# [What you are asked to do]
Rewrite the part of the material that opens with its first line and closes with the line containing "<instances>", both ends included. Replace "JSON object" with "JSON record" and leave everything else unchanged.

* begin Data section *

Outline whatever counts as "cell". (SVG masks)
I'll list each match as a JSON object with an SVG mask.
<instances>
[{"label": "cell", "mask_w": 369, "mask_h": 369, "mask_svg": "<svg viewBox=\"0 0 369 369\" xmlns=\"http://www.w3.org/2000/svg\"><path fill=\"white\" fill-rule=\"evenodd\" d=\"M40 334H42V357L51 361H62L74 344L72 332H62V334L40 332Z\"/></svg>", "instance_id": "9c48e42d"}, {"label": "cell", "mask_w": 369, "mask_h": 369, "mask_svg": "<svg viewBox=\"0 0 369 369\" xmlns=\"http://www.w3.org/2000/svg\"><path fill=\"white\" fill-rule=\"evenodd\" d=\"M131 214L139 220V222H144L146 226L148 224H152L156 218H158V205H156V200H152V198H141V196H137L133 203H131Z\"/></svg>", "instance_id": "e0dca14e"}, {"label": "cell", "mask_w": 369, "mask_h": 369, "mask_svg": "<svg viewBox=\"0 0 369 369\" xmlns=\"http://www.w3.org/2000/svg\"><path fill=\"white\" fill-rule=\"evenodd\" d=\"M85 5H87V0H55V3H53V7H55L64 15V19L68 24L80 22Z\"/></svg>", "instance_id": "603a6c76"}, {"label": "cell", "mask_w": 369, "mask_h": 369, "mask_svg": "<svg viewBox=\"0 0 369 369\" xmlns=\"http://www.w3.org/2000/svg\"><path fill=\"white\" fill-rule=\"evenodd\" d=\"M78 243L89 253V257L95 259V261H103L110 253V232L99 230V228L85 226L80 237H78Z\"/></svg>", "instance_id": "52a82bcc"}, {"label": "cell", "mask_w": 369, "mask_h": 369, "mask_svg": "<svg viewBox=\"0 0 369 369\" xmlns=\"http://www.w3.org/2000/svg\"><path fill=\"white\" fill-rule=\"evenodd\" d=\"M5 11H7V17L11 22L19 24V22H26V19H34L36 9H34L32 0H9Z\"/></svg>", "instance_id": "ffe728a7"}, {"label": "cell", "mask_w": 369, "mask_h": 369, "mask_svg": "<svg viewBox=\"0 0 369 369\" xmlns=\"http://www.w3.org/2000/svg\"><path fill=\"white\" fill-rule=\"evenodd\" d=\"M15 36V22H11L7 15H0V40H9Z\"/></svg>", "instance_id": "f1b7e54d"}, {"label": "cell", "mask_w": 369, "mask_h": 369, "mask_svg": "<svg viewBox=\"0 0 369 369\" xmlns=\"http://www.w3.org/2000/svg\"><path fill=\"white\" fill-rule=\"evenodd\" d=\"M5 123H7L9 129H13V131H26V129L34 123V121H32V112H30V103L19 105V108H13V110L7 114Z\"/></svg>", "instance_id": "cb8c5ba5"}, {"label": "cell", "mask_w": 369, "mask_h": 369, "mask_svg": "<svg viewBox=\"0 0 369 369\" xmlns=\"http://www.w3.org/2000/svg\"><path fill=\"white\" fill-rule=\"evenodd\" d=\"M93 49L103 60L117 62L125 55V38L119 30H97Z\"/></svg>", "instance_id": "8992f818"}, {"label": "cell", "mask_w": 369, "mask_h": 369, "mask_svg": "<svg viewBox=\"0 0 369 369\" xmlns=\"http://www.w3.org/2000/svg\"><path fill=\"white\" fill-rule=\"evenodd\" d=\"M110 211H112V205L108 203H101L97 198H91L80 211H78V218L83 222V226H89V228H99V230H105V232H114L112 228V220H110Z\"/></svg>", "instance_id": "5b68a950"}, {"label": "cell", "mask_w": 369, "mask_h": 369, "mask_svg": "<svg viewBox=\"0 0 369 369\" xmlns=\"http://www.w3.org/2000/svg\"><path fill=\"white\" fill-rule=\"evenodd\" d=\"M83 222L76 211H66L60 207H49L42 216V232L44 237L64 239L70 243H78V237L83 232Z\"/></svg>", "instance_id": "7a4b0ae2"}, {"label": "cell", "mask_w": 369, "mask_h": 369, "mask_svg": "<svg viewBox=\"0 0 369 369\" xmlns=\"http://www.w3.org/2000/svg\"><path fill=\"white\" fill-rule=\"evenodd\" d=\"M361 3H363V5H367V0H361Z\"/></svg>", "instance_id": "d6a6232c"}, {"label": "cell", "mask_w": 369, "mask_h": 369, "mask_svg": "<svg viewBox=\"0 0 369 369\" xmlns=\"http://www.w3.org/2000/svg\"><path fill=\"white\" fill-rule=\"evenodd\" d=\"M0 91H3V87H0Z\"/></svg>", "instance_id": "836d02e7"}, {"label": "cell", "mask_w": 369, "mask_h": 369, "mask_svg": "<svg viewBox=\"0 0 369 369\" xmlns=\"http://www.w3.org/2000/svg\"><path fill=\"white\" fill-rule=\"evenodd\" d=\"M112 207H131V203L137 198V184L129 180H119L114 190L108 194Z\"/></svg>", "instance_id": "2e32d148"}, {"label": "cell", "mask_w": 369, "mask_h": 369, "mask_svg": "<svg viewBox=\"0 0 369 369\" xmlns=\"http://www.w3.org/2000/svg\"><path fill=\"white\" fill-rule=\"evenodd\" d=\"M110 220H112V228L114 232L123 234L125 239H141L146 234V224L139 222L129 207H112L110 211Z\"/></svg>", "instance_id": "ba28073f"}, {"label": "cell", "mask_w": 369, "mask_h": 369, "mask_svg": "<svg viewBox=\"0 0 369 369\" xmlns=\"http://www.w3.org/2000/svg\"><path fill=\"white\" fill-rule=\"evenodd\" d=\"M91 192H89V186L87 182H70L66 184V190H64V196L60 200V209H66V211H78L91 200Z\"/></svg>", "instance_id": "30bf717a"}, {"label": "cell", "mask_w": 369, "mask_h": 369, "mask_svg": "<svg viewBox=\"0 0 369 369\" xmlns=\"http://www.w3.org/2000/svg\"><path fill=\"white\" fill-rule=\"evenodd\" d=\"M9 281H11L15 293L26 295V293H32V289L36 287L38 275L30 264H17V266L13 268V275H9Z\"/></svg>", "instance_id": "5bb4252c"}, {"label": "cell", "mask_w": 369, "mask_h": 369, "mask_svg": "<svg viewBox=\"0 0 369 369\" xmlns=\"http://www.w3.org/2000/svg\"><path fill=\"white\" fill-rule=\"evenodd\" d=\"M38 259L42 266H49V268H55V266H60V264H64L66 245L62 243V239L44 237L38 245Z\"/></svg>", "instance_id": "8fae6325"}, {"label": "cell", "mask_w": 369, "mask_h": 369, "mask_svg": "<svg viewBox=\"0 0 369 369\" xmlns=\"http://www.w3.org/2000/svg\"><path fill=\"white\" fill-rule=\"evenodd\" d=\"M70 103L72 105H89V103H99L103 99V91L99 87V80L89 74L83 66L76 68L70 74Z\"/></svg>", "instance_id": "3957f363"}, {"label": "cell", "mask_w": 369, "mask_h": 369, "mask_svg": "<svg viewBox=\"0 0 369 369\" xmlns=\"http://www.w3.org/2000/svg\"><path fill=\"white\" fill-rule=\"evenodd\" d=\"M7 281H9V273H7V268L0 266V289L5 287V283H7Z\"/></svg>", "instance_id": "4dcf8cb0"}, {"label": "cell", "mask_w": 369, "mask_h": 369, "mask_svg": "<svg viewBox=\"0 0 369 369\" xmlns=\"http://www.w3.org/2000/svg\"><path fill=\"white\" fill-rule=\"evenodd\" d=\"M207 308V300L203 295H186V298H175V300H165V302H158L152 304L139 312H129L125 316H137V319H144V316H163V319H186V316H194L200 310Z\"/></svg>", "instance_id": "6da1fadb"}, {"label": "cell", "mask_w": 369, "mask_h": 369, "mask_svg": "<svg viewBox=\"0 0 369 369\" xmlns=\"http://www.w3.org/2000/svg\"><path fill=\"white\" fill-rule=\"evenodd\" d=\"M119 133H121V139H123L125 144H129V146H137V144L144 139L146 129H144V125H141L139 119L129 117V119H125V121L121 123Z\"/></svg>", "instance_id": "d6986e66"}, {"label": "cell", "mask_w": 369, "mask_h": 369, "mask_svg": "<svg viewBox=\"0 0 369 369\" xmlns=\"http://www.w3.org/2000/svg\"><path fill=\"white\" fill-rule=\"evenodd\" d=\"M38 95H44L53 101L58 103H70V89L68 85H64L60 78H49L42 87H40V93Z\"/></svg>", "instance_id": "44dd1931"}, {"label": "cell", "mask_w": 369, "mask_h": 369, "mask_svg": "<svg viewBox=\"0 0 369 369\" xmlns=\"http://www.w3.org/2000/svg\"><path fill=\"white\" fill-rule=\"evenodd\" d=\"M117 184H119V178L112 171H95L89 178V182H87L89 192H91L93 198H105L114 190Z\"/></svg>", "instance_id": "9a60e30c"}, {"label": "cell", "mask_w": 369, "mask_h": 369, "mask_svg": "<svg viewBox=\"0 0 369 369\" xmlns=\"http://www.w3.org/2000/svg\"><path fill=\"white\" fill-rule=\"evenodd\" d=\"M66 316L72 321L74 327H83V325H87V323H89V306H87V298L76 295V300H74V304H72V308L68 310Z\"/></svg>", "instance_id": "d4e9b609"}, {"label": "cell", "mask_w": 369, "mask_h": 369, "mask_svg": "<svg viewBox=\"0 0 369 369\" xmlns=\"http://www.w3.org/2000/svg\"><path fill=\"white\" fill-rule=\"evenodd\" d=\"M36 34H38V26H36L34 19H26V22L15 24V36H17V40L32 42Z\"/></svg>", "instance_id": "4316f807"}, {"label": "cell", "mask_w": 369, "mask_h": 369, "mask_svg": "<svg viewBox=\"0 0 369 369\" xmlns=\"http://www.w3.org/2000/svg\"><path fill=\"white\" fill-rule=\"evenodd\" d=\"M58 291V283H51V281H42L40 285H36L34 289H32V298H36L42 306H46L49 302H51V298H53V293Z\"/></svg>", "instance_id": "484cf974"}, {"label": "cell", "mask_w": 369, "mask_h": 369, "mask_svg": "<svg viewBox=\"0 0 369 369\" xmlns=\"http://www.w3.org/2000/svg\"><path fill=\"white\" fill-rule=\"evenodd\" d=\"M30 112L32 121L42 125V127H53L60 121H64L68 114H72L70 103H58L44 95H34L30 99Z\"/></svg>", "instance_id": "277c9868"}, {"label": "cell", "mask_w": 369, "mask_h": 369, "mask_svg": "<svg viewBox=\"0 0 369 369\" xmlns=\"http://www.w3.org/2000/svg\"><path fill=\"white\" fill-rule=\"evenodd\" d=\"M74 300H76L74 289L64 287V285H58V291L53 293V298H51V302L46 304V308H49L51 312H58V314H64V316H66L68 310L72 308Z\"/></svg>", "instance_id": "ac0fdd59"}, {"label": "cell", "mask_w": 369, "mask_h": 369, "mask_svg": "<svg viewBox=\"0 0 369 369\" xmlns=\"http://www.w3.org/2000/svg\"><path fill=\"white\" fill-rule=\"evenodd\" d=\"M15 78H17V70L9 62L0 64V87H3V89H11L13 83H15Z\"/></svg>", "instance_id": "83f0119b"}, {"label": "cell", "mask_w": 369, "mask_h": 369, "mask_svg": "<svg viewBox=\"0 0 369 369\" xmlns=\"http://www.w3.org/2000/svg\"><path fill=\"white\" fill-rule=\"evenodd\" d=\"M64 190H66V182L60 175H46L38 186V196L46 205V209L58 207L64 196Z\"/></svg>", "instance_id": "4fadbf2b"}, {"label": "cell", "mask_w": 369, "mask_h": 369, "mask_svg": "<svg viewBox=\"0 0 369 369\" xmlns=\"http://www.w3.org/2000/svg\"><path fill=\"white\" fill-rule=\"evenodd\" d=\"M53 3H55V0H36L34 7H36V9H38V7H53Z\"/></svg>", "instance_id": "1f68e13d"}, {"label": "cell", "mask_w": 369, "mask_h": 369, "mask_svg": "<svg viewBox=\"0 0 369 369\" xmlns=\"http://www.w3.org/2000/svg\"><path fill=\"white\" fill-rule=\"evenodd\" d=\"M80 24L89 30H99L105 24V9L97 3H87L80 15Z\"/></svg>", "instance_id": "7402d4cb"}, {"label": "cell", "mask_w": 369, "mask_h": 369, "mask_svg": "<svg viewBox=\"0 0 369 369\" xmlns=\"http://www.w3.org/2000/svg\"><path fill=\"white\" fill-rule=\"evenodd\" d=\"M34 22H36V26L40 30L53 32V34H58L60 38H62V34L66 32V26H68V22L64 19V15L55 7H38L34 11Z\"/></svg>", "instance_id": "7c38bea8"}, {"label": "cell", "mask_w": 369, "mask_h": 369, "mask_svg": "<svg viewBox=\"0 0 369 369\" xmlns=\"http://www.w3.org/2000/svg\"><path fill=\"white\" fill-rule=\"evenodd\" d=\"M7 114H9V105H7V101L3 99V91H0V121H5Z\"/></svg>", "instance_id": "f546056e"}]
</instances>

* end Data section *

# [Problem solution]
Outline whatever counts as "cell". (SVG masks)
I'll list each match as a JSON record with an SVG mask.
<instances>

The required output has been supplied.